Publish the sensitive data identification rule.
Click Publish to Use. You can use the rule in a sensitive data identification task to identify sensitive data only after the rule is published.

Note

If you do not want to use the rule, you can click Save as Draft to save the rule.
If data in a column hits multiple sensitive data identification rules that are configured for different sensitive field types, take note of the following items:
- If the number of conditions hit in each sensitive data identification rule is the same, the system identifies sensitive data in the column based on the conditions in the following order: sensitive field name identification, sensitive content identification, and sensitive comment identification.
- If the number and types of conditions hit in each sensitive data identification rule are the same, the system preferentially identifies sensitive data in the column based on the sensitive data identification rule whose sensitive field type has the highest sensitivity level.

Step 3: Authorize a sensitive data identification task to identify sensitive data and start the task

After you configure the sensitive data identification rule, you can authorize a sensitive data identification task to identify sensitive data in the tenant based on the sensitive data identification rule and start the task.

Authorize a sensitive data identification task to identify sensitive data.
In the upper-left corner of the Sensitive Data Identification page, click Run Task.
Note
After the sensitive data identification task is started, click Authorization Records in the upper-right corner of the Sensitive Data Identification page to view the authorization details.

Start the sensitive data identification task.

Configure the sensitive data identification task.
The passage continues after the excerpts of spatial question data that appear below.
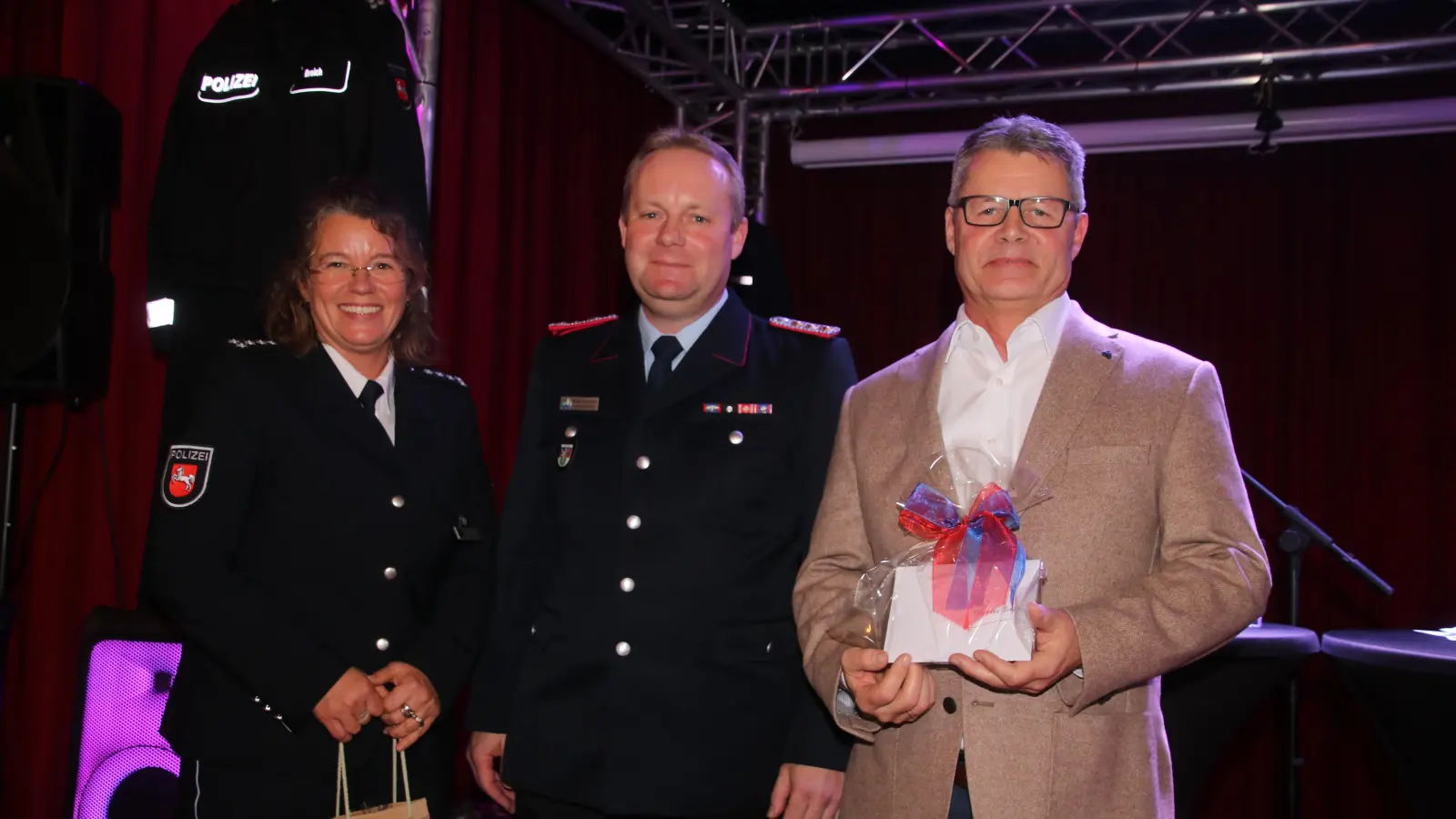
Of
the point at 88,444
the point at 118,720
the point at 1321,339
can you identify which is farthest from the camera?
the point at 1321,339

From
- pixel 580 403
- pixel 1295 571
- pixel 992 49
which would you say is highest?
pixel 992 49

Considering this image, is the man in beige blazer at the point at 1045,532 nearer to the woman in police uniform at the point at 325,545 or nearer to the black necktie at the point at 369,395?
the woman in police uniform at the point at 325,545

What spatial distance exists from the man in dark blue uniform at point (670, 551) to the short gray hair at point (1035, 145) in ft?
1.81

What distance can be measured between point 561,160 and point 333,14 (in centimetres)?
279

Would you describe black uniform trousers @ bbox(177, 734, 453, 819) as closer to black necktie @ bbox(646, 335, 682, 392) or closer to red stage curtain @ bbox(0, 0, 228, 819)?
black necktie @ bbox(646, 335, 682, 392)

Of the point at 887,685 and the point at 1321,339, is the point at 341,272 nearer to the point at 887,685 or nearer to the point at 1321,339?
the point at 887,685

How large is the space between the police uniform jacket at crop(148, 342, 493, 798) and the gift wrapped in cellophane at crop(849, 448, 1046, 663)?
0.94 m

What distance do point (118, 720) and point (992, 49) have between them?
5630 mm

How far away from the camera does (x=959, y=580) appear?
5.28 feet

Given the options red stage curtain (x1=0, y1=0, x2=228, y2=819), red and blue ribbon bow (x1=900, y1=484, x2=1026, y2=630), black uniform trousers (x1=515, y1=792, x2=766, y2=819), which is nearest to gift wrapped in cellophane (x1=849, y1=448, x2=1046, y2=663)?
red and blue ribbon bow (x1=900, y1=484, x2=1026, y2=630)

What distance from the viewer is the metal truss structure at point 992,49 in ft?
18.2

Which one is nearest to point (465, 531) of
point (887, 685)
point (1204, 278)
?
point (887, 685)

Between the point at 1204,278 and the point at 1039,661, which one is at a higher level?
the point at 1204,278

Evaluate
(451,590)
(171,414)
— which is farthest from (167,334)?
(451,590)
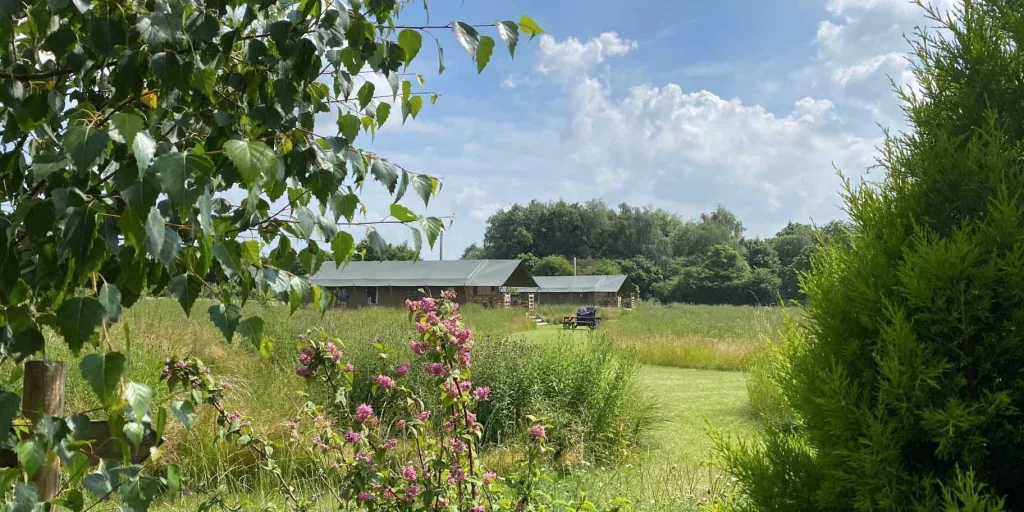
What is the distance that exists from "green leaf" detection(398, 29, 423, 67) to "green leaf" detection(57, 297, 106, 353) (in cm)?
81

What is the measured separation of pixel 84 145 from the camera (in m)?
1.06

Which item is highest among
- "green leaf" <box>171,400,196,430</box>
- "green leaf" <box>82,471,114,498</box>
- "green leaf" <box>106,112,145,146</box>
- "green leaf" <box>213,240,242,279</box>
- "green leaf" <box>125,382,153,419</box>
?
"green leaf" <box>106,112,145,146</box>

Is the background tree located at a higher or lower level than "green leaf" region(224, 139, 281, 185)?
higher

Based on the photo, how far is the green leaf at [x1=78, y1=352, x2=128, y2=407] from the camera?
1.11m

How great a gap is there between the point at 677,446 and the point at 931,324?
5.20m

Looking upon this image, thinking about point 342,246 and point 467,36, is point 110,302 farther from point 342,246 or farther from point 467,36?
point 467,36

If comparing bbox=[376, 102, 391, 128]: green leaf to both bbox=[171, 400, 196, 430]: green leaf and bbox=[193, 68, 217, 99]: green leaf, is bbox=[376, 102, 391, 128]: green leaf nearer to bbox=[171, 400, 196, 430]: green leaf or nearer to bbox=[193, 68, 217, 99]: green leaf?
bbox=[193, 68, 217, 99]: green leaf

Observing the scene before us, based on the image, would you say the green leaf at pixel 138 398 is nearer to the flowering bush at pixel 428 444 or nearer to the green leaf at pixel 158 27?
the green leaf at pixel 158 27

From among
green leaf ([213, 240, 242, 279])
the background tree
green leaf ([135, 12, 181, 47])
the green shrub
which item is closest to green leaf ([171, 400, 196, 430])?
green leaf ([213, 240, 242, 279])

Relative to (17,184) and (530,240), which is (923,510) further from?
(530,240)

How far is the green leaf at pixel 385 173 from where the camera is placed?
153 cm

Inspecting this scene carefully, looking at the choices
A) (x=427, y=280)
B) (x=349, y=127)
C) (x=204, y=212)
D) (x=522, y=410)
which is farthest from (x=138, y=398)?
(x=427, y=280)

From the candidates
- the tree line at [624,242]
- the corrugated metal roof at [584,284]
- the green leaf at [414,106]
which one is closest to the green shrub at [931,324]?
the green leaf at [414,106]

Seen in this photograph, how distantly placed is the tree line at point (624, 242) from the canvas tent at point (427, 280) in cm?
2507
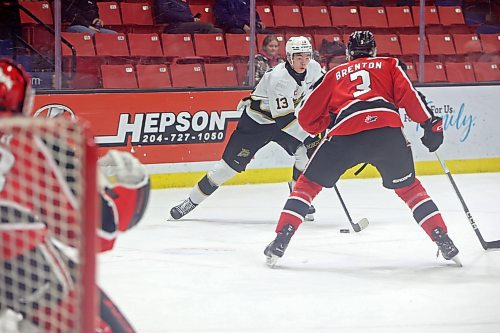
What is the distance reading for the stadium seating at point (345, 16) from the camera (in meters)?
8.19

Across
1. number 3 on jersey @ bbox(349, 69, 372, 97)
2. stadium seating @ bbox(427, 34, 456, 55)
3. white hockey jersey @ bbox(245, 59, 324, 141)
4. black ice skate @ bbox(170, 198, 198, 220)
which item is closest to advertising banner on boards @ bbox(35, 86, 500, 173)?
stadium seating @ bbox(427, 34, 456, 55)

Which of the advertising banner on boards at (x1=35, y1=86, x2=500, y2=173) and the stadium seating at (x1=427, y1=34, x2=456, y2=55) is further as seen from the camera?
the stadium seating at (x1=427, y1=34, x2=456, y2=55)

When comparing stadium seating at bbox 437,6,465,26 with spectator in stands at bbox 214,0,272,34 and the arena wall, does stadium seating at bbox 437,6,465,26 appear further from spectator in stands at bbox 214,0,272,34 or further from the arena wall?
spectator in stands at bbox 214,0,272,34

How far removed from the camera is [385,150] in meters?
4.50

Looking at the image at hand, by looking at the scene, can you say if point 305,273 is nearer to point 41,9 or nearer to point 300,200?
point 300,200

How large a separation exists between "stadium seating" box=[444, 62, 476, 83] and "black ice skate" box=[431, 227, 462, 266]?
377 centimetres

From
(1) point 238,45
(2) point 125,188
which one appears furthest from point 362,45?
(1) point 238,45

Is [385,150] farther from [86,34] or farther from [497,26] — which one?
[497,26]

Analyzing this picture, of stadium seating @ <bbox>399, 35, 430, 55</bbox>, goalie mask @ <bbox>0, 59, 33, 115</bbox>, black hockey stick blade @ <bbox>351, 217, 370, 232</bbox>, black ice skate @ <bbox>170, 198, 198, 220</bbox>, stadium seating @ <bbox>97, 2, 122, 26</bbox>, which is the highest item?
goalie mask @ <bbox>0, 59, 33, 115</bbox>

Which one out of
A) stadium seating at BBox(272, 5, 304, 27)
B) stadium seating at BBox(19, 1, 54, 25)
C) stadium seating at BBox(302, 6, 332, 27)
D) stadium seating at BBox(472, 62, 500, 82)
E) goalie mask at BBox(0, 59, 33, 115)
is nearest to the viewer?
goalie mask at BBox(0, 59, 33, 115)

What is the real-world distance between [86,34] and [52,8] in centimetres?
34

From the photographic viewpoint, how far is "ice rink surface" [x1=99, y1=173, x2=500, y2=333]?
3697mm

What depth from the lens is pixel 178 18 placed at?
756cm

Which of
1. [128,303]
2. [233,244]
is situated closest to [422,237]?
[233,244]
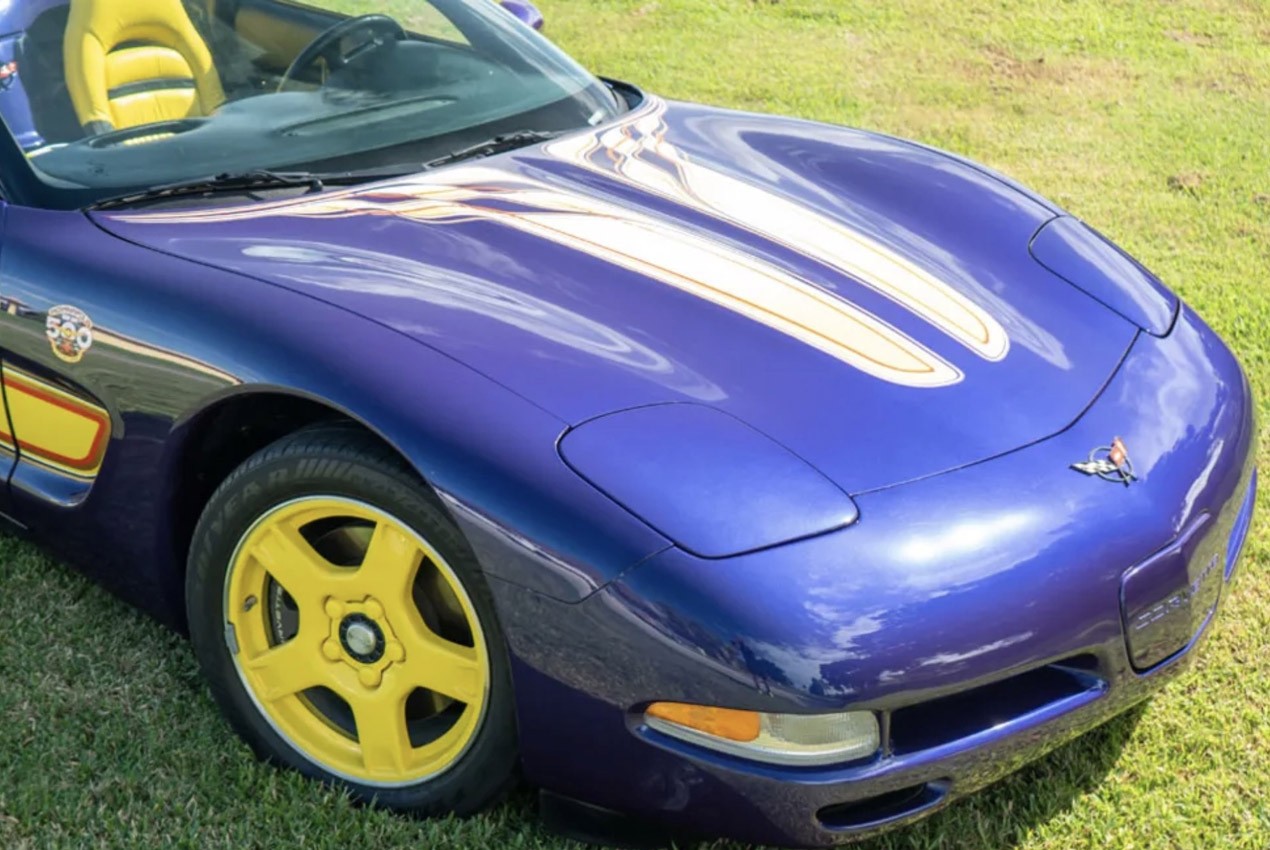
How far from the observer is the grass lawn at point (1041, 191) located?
2352 millimetres

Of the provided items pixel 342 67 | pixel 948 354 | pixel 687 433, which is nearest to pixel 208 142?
pixel 342 67

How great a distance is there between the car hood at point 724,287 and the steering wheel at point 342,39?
1.75ft

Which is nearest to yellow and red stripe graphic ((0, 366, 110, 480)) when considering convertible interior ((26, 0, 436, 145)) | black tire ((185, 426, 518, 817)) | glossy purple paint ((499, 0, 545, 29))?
black tire ((185, 426, 518, 817))

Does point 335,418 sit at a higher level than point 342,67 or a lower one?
lower

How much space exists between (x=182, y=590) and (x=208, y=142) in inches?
35.2

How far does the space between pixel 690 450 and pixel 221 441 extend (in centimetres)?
85

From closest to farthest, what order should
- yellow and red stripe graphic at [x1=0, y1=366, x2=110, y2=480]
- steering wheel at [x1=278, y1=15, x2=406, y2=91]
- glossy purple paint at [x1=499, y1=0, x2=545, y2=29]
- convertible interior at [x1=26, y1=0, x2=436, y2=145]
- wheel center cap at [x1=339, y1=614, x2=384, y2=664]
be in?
wheel center cap at [x1=339, y1=614, x2=384, y2=664] < yellow and red stripe graphic at [x1=0, y1=366, x2=110, y2=480] < convertible interior at [x1=26, y1=0, x2=436, y2=145] < steering wheel at [x1=278, y1=15, x2=406, y2=91] < glossy purple paint at [x1=499, y1=0, x2=545, y2=29]

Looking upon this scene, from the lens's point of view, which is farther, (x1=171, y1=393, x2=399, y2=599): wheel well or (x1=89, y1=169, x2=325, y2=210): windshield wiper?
(x1=89, y1=169, x2=325, y2=210): windshield wiper

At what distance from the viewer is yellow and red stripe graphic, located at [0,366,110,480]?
2506mm

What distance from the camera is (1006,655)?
1961 mm

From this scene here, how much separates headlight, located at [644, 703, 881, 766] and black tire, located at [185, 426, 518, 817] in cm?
29

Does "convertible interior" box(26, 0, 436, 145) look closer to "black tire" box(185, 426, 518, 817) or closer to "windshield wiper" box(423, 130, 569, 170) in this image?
"windshield wiper" box(423, 130, 569, 170)

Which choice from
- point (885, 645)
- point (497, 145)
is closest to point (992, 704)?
point (885, 645)

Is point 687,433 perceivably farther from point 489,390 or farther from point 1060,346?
point 1060,346
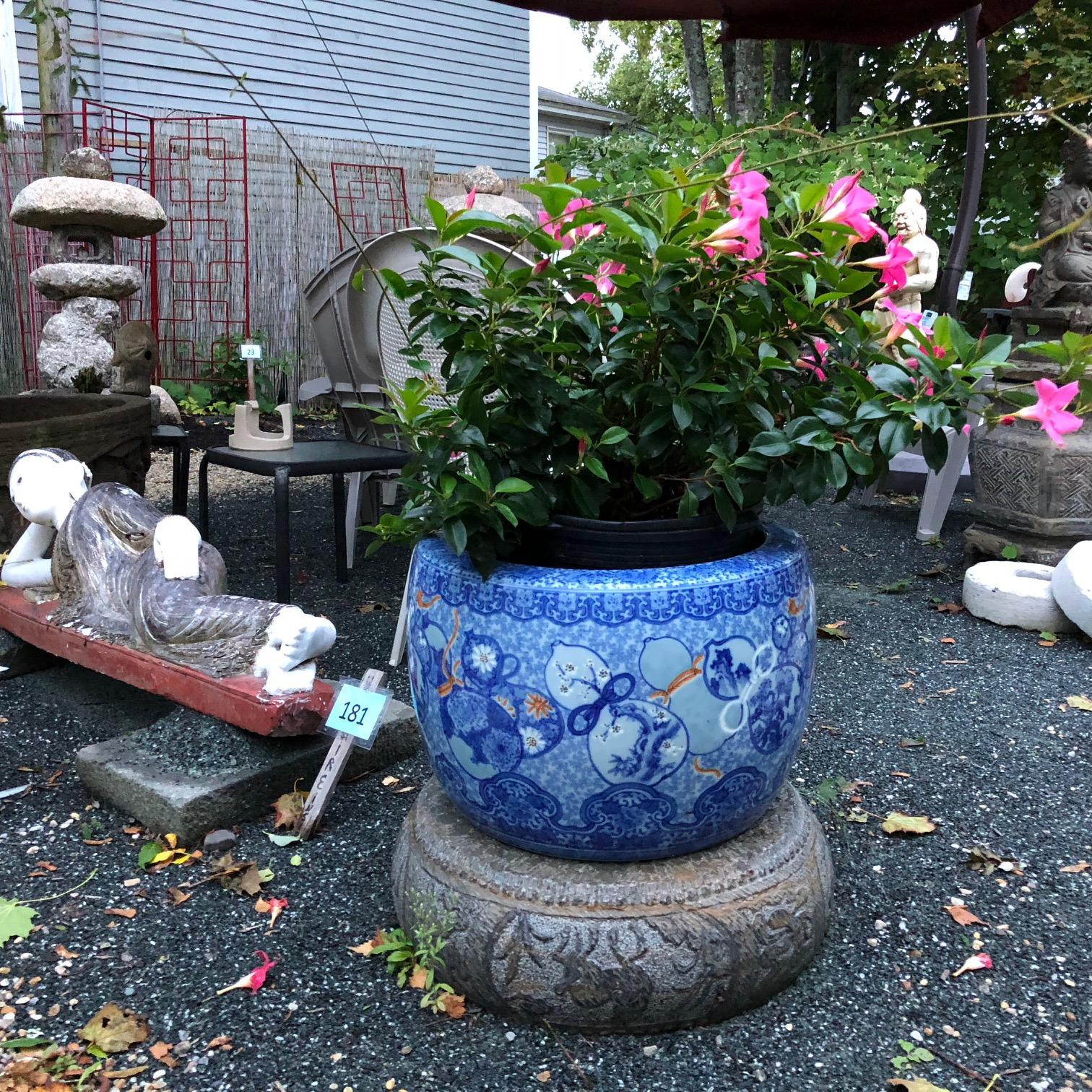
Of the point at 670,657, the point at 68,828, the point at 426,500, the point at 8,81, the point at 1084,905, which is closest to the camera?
the point at 670,657

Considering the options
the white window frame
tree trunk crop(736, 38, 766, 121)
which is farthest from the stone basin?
tree trunk crop(736, 38, 766, 121)

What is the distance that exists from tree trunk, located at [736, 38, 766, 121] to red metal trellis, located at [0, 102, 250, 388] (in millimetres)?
3886

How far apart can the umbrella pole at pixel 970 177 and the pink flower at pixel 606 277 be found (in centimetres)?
254

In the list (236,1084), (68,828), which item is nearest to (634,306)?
(236,1084)

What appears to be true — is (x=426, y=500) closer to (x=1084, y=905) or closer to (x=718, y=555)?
(x=718, y=555)

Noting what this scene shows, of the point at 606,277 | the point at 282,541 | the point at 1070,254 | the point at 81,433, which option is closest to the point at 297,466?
the point at 282,541

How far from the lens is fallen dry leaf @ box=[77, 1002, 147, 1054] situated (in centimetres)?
152

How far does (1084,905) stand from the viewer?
1916 millimetres

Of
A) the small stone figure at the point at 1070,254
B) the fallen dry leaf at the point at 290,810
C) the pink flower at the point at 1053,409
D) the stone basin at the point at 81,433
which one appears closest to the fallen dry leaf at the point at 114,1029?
the fallen dry leaf at the point at 290,810

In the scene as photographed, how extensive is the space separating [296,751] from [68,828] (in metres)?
0.51

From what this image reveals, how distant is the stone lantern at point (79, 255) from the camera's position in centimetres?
589

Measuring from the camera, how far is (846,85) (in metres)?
7.86

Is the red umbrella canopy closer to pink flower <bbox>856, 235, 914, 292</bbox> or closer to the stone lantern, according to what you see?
pink flower <bbox>856, 235, 914, 292</bbox>

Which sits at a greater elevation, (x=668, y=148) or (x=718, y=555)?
(x=668, y=148)
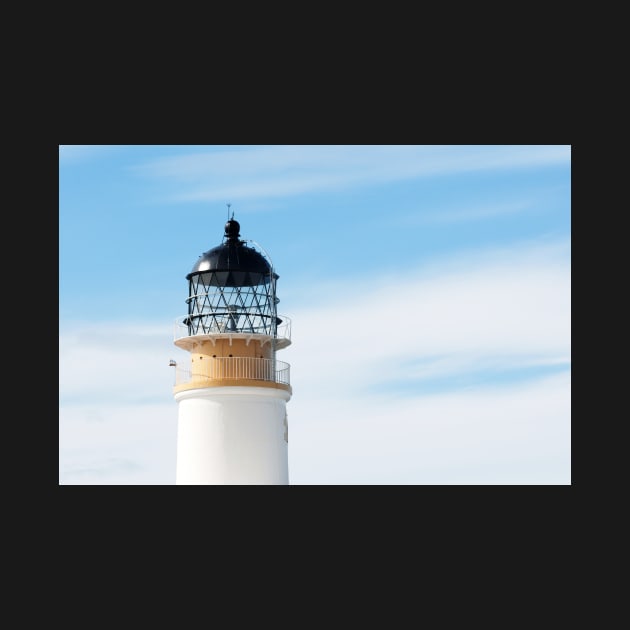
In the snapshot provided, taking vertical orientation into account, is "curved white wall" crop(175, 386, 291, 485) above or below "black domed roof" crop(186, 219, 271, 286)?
below

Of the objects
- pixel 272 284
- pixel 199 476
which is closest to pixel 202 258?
pixel 272 284

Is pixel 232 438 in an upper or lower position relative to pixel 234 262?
lower

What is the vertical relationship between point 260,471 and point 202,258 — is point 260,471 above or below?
below

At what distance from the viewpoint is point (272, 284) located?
139 ft

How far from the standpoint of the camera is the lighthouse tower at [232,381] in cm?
4097

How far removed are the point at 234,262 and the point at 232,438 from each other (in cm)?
338

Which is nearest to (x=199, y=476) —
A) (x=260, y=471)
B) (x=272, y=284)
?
(x=260, y=471)

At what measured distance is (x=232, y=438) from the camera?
4094 centimetres

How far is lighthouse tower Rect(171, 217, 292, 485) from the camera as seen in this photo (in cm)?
4097

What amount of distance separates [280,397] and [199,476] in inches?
83.1

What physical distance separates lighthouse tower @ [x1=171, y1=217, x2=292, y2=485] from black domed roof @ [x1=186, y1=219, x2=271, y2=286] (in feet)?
0.06

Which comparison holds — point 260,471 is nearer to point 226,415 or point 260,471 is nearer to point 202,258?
point 226,415

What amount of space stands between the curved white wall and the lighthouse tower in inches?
0.7

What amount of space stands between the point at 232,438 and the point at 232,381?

In the Enable sensitive data identification tasks panel, configure the task type, scanning method, and scanning range.

The following table describes the parameters.

Parameter	Description
Task Type	The method used to run the sensitive data identification task. If you set this parameter to Automatic Tasks, the task is periodically run to scan data based on the specified scanning range and scanning time after you start the task. If you set this parameter to Manual Tasks, the task is immediately run to scan data based on the specified scanning range after you start the task. This type of task is a one-time task. After the task finishes running, the task ends.
Account Used for Identification	The Alibaba Cloud account or a RAM user used to sample and scan data. The range of data that can be sampled and scanned varies based on the permissions of the account that you use.
Content Identification	Specifies whether content identification conditions and metadata identification conditions in the rule take effect. Valid values: Content recognition and metadata recognition. The corresponding conditions take effect after you select an option. Note If you do not select Content recognition, Data Security Guard does not sample or scan data. Conditions that identify sensitive data based on data content do not take effect. However, conditions that identify sensitive data based on field names or field comments still take effect.
Sampling quantity	The number of sampled data records for sensitive content identification. We recommend that you set this parameter to a value greater than 100. If you select the Content recognition option, you must configure this parameter.
Scanning frequency and Scan time	The scanning frequency for automatic tasks. If you set the Task Type parameter to Automatic Tasks, you must configure this parameter.
Scanning range	The range of data that the sensitive data identification task scans. If you set this parameter to Full, all data of the accounts authorized by the current tenant is scanned. If you set this parameter to Custom Range, the data of tables in a specified project is scanned. Note By default, the project scope is all projects of all compute engines. You can scan data only in specified tables of a MaxCompute project. A table name must be less than `100` characters in length and all types of characters are supported. If you do not specify a table name, all tables in the project are scanned. The wildcards (`.`) are supported. For example, `.name` indicates that `name` is the suffix. `private.` indicates that `private` is the prefix. If you specify multiple tables or fields, separate the table names or field names with commas (,). You can click Add Custom Range* to add multiple custom scanning ranges. The final scanning range is the union of the multiple custom ranges.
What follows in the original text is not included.